Where Human Factors Can Eclipse Technology: Complexity, Privacy and Human Error

For all the escalating and intensifying digital challenges that cybersecurity professionals must constantly mitigate and navigate, perhaps the biggest security vulnerability of all is decidedly analog: Our own human fallibility.

“People get tired,” says Digital Big Bang author Phil Quade. “They make mistakes. They are poorly trained. People will continue to undermine the security of our systems, so we must actively and intelligently use machines to compensate for human limitations.”

It is a delicate balance between needs that often seem at odds with each other, and the negative and positive consequences of digital innovations.

“A defining attribute of our species is our unresolvable contradictions,” Quade notes. “We are intensely social, drawing together to form highly interconnected societies and systems. We also can be shockingly antagonistic and prone to conflict. Our finest minds have worked tirelessly for the benefits of humanity, but some of their work has been harnessed for greed and exploitation. This is certainly true of the digital universe.”

The key to resolving these conflicts is to avoid dichotomies and false choices, such as between security and privacy. “Until we embrace the fact that it’s not security or privacy but both, sustainable higher order cybersecurity will not thrive,” Quade says.

Balancing these conflicts efficiently often starts with shifting the perspective.

“Many organizations have focused on finding purely technical solutions,” says Michael Daniel of Cyber Threat Alliance. “They hope for a single technological tool that would solve the challenge and make the problem go away. But one tool is simply not going to do the job. It requires integrating approaches from a number of different disciplines in order to get at the problem, and moving out of the mindset that because this problem is being generated by the IT environment, the solution has to therefore come from IT. In other words, as a CIO or a CISO, you’re no longer just managing IT and security; you’re managing complexity.”

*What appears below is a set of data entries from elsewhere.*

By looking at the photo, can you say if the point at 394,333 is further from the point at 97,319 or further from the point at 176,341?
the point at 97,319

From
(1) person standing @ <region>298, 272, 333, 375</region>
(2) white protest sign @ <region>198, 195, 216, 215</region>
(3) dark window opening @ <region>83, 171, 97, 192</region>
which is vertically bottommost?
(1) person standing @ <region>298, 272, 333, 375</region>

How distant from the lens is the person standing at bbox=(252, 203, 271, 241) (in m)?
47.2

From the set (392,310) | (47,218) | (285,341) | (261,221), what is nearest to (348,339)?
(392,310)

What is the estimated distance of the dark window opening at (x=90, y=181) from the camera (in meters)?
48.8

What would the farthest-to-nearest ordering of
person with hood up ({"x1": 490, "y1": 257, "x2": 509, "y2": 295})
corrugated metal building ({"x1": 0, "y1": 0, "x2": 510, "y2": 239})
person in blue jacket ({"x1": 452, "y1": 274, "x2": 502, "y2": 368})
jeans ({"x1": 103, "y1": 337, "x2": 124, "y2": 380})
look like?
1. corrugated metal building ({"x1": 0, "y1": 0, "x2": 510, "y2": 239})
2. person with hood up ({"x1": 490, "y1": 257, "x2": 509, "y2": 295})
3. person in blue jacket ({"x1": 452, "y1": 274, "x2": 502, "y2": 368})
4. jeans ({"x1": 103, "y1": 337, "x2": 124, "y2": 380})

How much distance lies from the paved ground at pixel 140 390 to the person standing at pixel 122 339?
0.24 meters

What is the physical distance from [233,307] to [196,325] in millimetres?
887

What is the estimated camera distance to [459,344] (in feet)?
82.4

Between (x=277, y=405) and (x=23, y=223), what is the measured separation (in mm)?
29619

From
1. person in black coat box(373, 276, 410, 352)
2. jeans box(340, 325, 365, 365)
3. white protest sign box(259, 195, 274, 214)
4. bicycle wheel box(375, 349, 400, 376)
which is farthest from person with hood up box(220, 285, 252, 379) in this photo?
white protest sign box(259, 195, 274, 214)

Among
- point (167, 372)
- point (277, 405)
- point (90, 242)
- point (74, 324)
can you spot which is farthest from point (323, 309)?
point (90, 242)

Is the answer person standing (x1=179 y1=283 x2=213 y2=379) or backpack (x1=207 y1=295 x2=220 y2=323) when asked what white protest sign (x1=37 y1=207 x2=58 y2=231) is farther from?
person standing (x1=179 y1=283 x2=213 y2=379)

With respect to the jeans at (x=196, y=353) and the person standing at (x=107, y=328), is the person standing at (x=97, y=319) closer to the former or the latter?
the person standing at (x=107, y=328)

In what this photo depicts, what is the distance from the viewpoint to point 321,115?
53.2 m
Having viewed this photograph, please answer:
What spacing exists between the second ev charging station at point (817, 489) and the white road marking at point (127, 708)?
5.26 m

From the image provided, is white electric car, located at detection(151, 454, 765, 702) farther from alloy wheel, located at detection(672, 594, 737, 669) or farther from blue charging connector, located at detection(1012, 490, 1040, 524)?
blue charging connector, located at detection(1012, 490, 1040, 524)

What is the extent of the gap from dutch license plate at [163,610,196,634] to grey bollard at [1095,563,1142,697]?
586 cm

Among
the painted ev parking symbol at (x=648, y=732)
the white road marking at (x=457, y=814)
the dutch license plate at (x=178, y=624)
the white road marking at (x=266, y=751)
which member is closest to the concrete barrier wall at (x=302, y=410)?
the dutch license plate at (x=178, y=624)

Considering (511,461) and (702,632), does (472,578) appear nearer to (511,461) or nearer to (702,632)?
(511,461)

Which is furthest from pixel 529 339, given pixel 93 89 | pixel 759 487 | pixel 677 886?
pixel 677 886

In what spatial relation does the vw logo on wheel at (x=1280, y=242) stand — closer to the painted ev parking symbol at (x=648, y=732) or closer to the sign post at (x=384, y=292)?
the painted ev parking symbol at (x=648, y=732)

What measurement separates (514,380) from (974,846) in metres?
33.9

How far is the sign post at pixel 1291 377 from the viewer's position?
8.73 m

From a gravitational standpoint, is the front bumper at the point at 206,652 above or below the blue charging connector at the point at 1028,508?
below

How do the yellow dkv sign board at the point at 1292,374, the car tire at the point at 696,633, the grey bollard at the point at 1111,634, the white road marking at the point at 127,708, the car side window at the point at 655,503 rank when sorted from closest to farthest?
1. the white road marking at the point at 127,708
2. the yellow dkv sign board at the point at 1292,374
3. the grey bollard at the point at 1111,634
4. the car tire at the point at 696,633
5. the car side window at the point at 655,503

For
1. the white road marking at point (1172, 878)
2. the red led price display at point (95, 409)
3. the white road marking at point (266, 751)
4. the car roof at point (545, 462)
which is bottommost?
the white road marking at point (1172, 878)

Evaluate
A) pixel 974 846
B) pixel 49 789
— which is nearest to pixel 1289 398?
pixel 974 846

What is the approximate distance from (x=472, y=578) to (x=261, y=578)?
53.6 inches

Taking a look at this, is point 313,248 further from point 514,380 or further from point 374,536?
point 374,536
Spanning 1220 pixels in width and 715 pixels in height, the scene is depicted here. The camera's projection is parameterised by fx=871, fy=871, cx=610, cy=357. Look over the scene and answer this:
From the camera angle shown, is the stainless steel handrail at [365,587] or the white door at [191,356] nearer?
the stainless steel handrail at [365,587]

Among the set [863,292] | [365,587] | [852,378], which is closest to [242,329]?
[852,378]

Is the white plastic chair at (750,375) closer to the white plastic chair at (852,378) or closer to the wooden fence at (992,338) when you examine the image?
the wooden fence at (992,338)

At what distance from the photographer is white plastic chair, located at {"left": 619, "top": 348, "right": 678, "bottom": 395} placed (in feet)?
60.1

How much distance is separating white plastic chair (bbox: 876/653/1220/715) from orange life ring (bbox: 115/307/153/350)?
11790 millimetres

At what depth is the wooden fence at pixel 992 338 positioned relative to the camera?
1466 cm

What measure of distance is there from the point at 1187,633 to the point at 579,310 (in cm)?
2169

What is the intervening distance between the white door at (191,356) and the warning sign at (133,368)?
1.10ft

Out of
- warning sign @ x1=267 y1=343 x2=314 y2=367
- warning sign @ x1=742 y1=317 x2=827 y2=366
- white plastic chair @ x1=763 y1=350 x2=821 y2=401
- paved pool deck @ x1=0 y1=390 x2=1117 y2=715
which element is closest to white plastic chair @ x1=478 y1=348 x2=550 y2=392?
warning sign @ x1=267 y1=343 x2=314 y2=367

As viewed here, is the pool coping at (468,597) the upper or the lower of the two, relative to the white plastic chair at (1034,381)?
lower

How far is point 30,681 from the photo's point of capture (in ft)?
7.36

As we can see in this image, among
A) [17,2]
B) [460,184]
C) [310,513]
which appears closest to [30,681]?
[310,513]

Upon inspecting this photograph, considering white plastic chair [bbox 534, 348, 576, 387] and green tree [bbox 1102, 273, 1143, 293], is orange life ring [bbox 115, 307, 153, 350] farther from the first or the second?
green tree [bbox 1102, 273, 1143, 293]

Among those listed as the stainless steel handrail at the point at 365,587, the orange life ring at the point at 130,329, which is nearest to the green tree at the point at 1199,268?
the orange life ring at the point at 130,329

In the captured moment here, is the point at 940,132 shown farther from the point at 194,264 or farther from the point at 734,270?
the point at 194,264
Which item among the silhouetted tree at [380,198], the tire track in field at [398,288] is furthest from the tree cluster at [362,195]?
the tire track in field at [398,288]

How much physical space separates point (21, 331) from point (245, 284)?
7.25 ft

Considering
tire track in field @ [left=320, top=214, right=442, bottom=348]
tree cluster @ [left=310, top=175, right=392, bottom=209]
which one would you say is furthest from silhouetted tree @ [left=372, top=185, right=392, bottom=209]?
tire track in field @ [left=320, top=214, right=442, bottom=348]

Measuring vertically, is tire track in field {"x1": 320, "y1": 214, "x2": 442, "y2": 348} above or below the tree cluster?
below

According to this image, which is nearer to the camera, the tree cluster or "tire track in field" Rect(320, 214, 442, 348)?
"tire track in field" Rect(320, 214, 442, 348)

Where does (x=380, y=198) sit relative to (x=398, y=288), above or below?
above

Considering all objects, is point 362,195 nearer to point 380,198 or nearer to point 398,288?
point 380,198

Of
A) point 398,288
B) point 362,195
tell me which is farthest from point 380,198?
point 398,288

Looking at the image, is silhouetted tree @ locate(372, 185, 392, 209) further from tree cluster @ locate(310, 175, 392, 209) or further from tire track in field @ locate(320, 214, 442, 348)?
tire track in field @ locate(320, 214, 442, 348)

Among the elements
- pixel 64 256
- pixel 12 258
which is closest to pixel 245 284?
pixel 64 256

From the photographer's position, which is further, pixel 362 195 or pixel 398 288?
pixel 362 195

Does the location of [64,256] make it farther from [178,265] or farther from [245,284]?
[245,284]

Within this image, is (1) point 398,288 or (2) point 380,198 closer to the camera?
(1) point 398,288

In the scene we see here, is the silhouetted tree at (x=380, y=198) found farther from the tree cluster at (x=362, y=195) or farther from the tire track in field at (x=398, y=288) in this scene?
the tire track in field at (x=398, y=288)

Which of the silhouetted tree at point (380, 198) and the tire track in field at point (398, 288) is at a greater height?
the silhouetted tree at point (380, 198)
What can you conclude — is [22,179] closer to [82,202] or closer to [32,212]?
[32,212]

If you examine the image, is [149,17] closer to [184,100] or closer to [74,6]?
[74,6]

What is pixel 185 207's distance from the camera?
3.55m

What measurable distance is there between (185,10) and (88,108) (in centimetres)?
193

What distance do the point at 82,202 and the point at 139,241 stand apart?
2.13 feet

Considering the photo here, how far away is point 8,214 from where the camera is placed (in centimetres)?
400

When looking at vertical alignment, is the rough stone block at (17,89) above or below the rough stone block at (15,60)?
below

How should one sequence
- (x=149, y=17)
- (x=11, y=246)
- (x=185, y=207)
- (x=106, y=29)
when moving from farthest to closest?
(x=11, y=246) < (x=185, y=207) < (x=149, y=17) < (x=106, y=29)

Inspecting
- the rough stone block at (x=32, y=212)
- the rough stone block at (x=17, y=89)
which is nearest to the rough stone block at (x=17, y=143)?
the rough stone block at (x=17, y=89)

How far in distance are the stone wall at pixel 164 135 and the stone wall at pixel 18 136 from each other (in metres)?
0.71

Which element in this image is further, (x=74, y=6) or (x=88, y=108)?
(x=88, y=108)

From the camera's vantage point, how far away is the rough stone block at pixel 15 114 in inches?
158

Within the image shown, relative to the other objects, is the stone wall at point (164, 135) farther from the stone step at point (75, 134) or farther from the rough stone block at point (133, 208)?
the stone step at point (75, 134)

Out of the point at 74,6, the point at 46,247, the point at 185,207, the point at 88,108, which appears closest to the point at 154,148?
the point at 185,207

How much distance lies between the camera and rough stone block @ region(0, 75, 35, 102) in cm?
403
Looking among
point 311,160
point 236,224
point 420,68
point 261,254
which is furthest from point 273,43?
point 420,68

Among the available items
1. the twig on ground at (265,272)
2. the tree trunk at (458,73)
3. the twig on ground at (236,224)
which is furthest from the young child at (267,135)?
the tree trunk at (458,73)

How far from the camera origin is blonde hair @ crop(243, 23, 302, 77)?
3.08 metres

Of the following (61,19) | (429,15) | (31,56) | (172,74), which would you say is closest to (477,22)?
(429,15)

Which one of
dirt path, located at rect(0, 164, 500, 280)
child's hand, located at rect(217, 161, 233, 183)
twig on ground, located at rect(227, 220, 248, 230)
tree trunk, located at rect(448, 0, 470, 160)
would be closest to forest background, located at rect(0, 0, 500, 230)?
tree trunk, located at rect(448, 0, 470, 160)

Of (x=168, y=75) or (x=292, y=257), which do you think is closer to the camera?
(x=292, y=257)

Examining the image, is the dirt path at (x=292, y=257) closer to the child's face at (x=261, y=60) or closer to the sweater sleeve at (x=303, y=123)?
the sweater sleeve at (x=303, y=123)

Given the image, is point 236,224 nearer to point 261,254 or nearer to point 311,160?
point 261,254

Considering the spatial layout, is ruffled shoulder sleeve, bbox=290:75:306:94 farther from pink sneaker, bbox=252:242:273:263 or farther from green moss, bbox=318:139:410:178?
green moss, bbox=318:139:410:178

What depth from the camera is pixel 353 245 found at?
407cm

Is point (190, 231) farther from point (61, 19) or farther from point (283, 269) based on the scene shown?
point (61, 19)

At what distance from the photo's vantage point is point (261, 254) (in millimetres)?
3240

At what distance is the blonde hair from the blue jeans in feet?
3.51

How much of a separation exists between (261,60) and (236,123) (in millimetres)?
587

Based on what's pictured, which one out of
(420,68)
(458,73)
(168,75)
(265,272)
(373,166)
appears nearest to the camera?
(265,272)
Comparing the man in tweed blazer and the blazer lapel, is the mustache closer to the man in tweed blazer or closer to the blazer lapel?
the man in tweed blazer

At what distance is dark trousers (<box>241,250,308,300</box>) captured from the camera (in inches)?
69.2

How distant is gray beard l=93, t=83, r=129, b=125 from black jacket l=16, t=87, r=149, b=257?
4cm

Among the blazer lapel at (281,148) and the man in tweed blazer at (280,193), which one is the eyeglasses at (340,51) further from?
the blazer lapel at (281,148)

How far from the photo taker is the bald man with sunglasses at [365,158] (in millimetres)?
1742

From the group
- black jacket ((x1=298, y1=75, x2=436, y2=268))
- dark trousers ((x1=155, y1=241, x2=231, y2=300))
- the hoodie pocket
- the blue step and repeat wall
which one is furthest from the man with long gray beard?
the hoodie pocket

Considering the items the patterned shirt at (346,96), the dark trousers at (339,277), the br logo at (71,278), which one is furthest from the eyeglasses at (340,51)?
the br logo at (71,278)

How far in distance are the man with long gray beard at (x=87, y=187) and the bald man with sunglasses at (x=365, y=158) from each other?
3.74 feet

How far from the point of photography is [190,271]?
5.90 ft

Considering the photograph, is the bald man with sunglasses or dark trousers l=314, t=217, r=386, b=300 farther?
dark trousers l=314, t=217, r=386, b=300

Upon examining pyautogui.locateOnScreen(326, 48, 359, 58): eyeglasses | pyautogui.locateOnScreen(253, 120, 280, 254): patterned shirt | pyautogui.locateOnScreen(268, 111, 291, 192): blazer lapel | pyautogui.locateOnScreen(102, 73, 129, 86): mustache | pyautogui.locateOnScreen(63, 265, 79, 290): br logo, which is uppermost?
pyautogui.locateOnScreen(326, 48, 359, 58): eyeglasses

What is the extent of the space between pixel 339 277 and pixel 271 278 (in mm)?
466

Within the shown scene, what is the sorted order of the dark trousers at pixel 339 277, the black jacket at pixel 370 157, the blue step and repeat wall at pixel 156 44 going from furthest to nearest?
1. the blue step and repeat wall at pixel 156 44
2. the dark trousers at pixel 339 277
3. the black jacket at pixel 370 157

Managing this complexity takes on even greater significance when privacy issues arise, though. And when organizations fail to strike the proper balance, they risk creating a level of complexity that creates far more challenges—including shadow IT created by users finding workarounds to features they find invasive.

At the same time, intensifying regulations such as GDPR have implemented costly penalties for privacy violations.

“In the GDPR era, organizations must know what information they gather and why,” advises Kevin Miller of MGM Resorts International. “Information that was previously considered so benign as to be included on a business card is now covered data—a name, postal address, email, telephone number, and a photograph on an employee badge. To many modern digital businesses, data is considered the company’s most valuable asset. But now, data may also be considered a liability and even a risk. If you collect it, you must protect it.”

That scenario of internal workarounds and external regulations creates high stakes for many organizations. The solution may be addressing the human error directly.

“You can always apply technology solutions to a problem, but it only takes the least capable person in the room to ruin them for you, so you must also take a human approach,” says Kevin Kealy, formerly of Ingram Micro. “In my experience, education is one of the most cost-effective ways to secure your organization. I believe that people will generally do the right thing if appropriately educated. But even then, you still have to deal with human frailty.”

The solution? “Design for the human,” says Theresa Payton of Fortalice. “Use behavioral analytics and existing data to provide better security while making access to the resources they need to do their job as easy and seamless as possible.”